Building Tools For Musicians

This seminar will examine the roles that software tools can and do play in many different kinds of musical composition, creation and recording, and ways to construct them. We will consider the differing categories of potential users and aspects of the sociology of software development before moving onto more technical issues (and possible implementations).

The kinds of questions we may cover include:
  • the significance of GUI elements (knobs, faders, menus, numerical displays, grabbable objects, windows)
  • tradeoffs between hardware and (graphical) software interfaces
  • how hiding functionality can help or hinder musicians
  • task emphasis: why is Live not ProTools (or vice versa)? how does SooperLooper differ from Live?
  • presentation differences: how do different DAWs offer time stretching and pitch modification to the user?
  • plugins, standalone applications or participants?
  • contrasting toolboxes (Max/MSP, Pure Data), languages (SuperCollider, CSound) and ready-made tools
  • are small tools useful?
  • how do the tools (for example, trackers) shape the music?

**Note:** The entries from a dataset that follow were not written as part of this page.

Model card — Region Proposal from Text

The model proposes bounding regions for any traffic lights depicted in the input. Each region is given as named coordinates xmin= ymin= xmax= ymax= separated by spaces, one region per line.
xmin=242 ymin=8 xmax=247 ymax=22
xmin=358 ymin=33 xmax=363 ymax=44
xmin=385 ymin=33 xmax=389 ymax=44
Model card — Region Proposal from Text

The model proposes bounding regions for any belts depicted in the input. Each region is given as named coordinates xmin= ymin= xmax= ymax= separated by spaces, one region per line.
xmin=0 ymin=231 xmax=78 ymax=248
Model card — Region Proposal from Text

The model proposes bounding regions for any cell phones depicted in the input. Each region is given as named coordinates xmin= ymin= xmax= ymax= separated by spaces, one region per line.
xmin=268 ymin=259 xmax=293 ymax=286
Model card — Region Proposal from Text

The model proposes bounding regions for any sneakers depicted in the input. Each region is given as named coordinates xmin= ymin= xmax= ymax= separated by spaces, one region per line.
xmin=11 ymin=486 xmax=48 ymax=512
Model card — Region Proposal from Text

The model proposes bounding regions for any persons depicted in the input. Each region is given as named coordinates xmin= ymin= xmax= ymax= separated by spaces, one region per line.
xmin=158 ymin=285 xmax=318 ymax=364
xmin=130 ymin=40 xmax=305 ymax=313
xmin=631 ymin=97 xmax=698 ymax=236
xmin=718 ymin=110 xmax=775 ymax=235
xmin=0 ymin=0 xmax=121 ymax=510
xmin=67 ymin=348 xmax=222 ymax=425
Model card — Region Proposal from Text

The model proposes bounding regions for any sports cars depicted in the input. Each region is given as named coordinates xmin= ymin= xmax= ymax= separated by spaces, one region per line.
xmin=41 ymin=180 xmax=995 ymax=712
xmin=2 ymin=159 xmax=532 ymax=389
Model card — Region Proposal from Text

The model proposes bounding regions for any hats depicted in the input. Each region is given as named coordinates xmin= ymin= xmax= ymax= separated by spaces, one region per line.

Attendees should be have some familiarity with some kind of music creation, preferably but not necessarily involving computers. Some basic programming skills will be helpful, though not essential.

Weekly Schedule

Week 1: Introduction / What is a musician? / What do musicians do with computers?
Week 2: The Software Development Process / Economics / Sociology
Week 3: Plugins, Applications, Participants
Week 4: Interfaces I: controls
Week 5: Timo Recke/SoftWerk/OSC
Week 6: Matthias Herder/Plugins I
Week 7: Plugins II:
Week 8: Max Rohrbein/The New "Sound" of Music
Week 9: Interfaces II: hardware / software / hide / show
Week 10: Interfaces III: task & presentation
Week 11: Toolboxes, Languages & Small Tools
Week 12: Doing stuff with languages
Week 13: Building stuff with toolboxes
Week 14:
Week 15:
Week 15:

Projects

Student evaluations will be based on projects. Proposals are due in my inbox or office by 11/11/2008. All student projects will include a short paper (4-5 pages) to be presented during a seminar. Projects without other components (no software, design work, etc. etc.) should include longer paper (around 10 pages). There are primary goals of a project is to either

  • examine existing task/tool combinations in current software, analyse current solutions and propose ways to improve them.
  • implement a new idea
  • both
  • more
  • other

The emphasis is on original and clear thinking about design errors and mistaken or restrictive assumptions, original designs and solutions and if possible, wizardry.

Projects with other components be accepted (and evaluated) on the basis of scope, novelty, depth, aesthetics and wizardry. If you participate in both seminars you can opt to do a single combined (larger) project. Feel free to consider group projects that combine the strengths of 2-4 people.

You are encouraged to submit proposals to me early. I will publish a list of ideas after the second seminar for people having a hard time coming up with ideas.